PROBLEM: Copy the data that follows exactly. Include no pictures.

INPUT RECORDS:
####

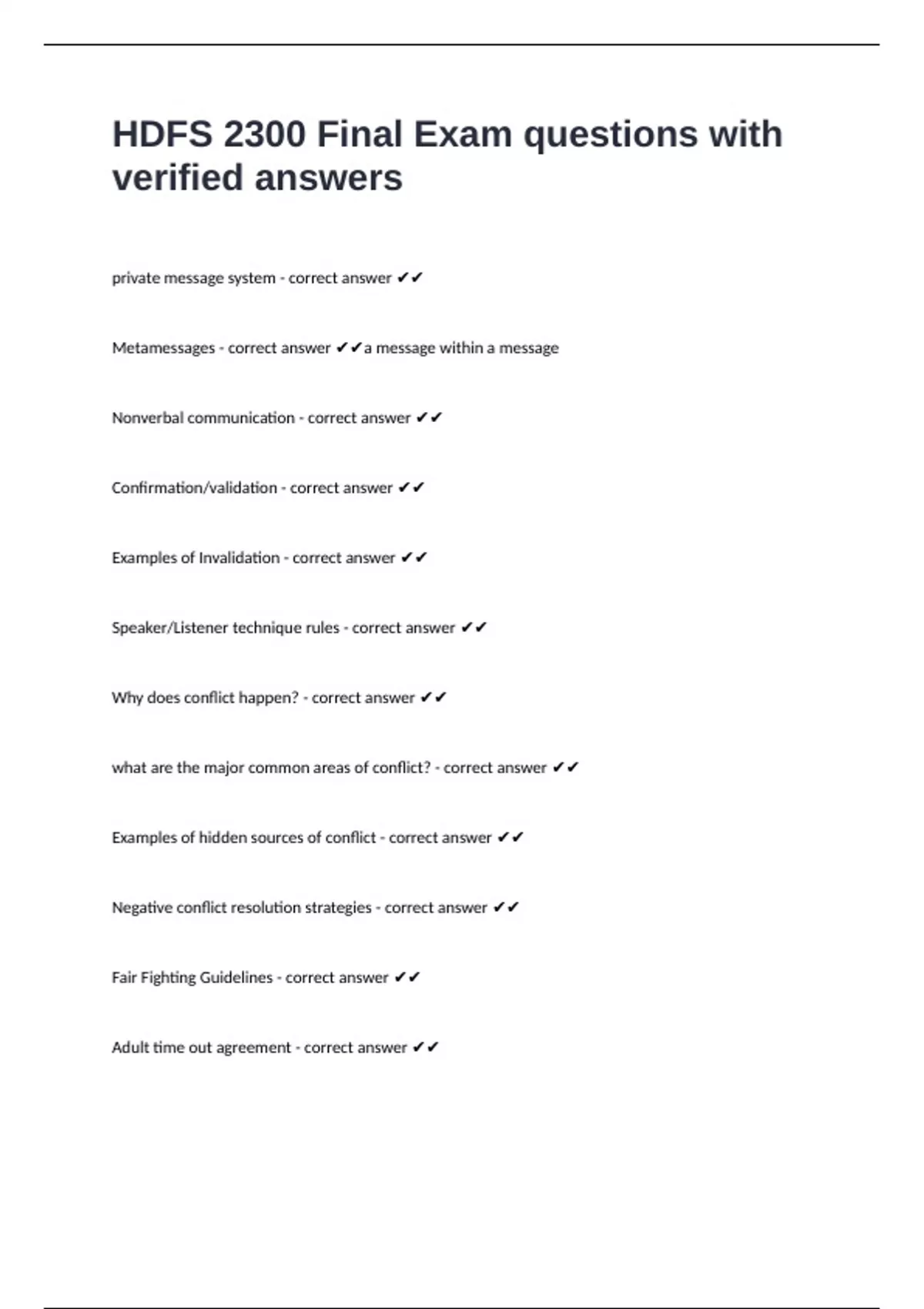 HDFS 2300 Final Exam questions with verified answers

private message system - correct answer ✔✔

Metamessages - correct answer ✔✔a message within a message

Nonverbal communication - correct answer ✔✔

Confirmation/validation - correct answer ✔✔

Examples of Invalidation - correct answer ✔✔

Speaker/Listener technique rules - correct answer ✔✔

Why does conflict happen? - correct answer ✔✔

what are the major common areas of conflict? - correct answer ✔✔

Examples of hidden sources of conflict - correct answer ✔✔

Negative conflict resolution strategies - correct answer ✔✔

Fair Fighting Guidelines - correct answer ✔✔

Adult time out agreement - correct answer ✔✔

####

EXPECTED OUTPUT:
 HDFS 2300 Final Exam questions with verified answers

private message system - correct answer ✔✔

Metamessages - correct answer ✔✔a message within a message

Nonverbal communication - correct answer ✔✔

Confirmation/validation - correct answer ✔✔

Examples of Invalidation - correct answer ✔✔

Speaker/Listener technique rules - correct answer ✔✔

Why does conflict happen? - correct answer ✔✔

what are the major common areas of conflict? - correct answer ✔✔

Examples of hidden sources of conflict - correct answer ✔✔

Negative conflict resolution strategies - correct answer ✔✔

Fair Fighting Guidelines - correct answer ✔✔

Adult time out agreement - correct answer ✔✔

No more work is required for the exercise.